To validate the effectiveness of our registration method, we compared it with the native Line-Mod algorithm for static registration of the China robot in a standing posture. Tests were conducted from frontal and side views, with and without occlusion. The results demonstrated that our method achieved superior virtual-physical alignment and maintained stable registration even under occluded conditions where Line-Mod failed. For dynamic registration, we successfully tracked the China robot in a Trot gait cycle in real-time. The average response time for tracking registration was measured for both static standing and Pace gait states, as shown in Table 2.
| Robot State | Coarse Matching (ms) | Fine Positioning (ms) | Total Time (ms) | Frame Rate (FPS) |
|---|---|---|---|---|
| Static Standing | 33.80 | 21.50 | 55.30 | 18.08 |
| Pace Gait | 34.35 | 24.10 | 58.45 | 17.11 |
The total processing time per frame was around 55.30 ms for static pose and 58.45 ms for dynamic gait, corresponding to frame rates of 18.08 FPS and 17.11 FPS, respectively. This meets the real-time requirement of 15 FPS for tracking registration, ensuring the subsequent motion analysis models rendered synchronously with the virtual robot also satisfy real-time performance demands.

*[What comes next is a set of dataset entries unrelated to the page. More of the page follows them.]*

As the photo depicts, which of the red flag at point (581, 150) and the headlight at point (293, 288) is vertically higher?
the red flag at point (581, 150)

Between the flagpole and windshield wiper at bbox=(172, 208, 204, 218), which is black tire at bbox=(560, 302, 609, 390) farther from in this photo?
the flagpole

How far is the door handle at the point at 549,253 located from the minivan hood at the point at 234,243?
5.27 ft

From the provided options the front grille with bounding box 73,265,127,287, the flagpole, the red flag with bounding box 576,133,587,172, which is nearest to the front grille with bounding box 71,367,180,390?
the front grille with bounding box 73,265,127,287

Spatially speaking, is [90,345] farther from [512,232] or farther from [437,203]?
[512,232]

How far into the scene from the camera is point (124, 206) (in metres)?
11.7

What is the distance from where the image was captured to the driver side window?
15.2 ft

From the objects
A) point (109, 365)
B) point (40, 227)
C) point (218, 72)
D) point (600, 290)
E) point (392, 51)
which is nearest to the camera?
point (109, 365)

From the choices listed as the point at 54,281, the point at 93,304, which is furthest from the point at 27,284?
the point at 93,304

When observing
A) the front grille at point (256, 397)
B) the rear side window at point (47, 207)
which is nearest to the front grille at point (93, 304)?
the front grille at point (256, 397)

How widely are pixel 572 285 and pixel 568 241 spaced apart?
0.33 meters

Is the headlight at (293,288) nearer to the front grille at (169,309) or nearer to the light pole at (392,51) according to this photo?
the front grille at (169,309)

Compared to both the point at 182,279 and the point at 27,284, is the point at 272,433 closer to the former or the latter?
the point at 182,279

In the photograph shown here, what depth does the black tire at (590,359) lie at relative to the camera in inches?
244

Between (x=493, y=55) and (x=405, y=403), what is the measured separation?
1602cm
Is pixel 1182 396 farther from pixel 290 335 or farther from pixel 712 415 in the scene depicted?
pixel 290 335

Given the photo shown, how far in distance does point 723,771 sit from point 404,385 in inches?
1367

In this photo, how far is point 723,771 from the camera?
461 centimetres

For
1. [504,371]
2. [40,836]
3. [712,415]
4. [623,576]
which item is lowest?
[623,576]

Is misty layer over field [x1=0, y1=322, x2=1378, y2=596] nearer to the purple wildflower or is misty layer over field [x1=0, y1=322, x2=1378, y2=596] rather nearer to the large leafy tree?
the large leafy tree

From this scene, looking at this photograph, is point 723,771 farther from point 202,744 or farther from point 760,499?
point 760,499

In conclusion, this AR-enabled motion monitoring and interaction system developed for the China robot provides a comprehensive solution for real-time motion analysis in practical working scenarios. The proposed dynamic tracking registration method successfully achieves virtual-physical fusion for robots with internal relative motion. Real-time motion curve analysis of foot-end acceleration facilitates state monitoring and fault prediction. Stability visualization based on ZMP theory aids in environmental adaptability assessment. Workspace analysis with visualized safety zones and distance-velocity control ensures human-robot collaboration safety. Motion preview and teaching via virtual models enable safe navigation through complex environments. This China robot system significantly enhances operational safety and reliability. Future work will focus on extending the system’s application to domains like industrial automation and medical assistance, integrating advanced perception technologies such as deep learning and multi-sensor fusion to further improve the intelligence and robustness of the China robot platform.